Synonyms - The corresponding disease in man was known to the older physicians as Peripneumonia notha, P. typhoides, P. catarrhalis, Pleuritis humida, Fidris catarrahlis, Catarrhe plumonaire, Catarrhus á contagio, Defluxus catarrjalis,. Cephalagia contagiosa, Rheuma epidemicuno, &c. As seen in animals it has received the following designations: Epizootic catarrh, catarrhal fever, gastro-catarrhal fever, mucous fever, gangrenous peripneumonia, epizootic pleuro-pneumonia, entero-pneumo-carditis, epizootic nervous fever, distemper, blitz katarrh, rheumatic catarrh, la grippe, cocote, typhose, septicœmio, &c
Past History - The frequent co-existence of an epizootic catarrh in man and the horse, and to a less extent in other animals, lends some color to the hypothesis that they are due to closely-allied causes. The records of its prevalence in man might therefore be profitably referred to as illustrating the action of such causes at a time when veterinary records are few and imperfect.

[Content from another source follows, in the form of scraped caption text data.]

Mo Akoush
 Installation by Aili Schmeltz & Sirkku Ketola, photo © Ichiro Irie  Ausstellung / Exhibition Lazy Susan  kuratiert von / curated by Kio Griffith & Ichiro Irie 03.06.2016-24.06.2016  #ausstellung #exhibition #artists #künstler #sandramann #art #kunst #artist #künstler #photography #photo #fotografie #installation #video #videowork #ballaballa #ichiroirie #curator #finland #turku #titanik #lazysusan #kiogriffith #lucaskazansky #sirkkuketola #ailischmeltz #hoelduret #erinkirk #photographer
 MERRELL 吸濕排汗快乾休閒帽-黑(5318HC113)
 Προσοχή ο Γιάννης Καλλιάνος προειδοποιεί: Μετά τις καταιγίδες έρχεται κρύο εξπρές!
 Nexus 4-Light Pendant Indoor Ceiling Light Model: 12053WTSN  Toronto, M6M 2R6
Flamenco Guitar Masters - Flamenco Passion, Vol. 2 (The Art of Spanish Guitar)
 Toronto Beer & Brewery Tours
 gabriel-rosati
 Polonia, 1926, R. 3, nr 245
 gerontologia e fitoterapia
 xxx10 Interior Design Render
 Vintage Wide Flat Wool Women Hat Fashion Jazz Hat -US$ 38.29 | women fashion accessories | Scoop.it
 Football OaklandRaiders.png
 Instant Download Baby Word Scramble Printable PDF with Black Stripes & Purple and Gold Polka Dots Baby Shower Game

Between 415 and 412 before Christ, Hippocrates and Livius report the extraordinary prevalence of catarrhal maladies in Greece and Rome, which Schuurrer and Hæser suppose to have been influenza. Diodorus Siculus reports an epidemic, apparently of the same kind, in the Athenian army in Sicily in 415. Absyrtus, a Greek veterinarian, writing about A. D. 330, describes a disease in the horse having the general characters of influenza. This appears to be the earliest record of such an affection in the lower animals, yet the reports of epidemics at an earlier date almost necessarily imply the existence of the equine malady. Passing over a number of epidemics, we come to the next recorded equine influenza in A.D. 1299. In this year a catarrhal epidemic spread widely in Europe, (Parkes.) The equine disease is thus described by Laurentius Rusius, as it prevailed at Seville: “The horse carried his head drooping, would eat nothing, ran from the eyes, and there was hurried beating of the flanks. The malady was epidemic, and in that year one thousand horses died.”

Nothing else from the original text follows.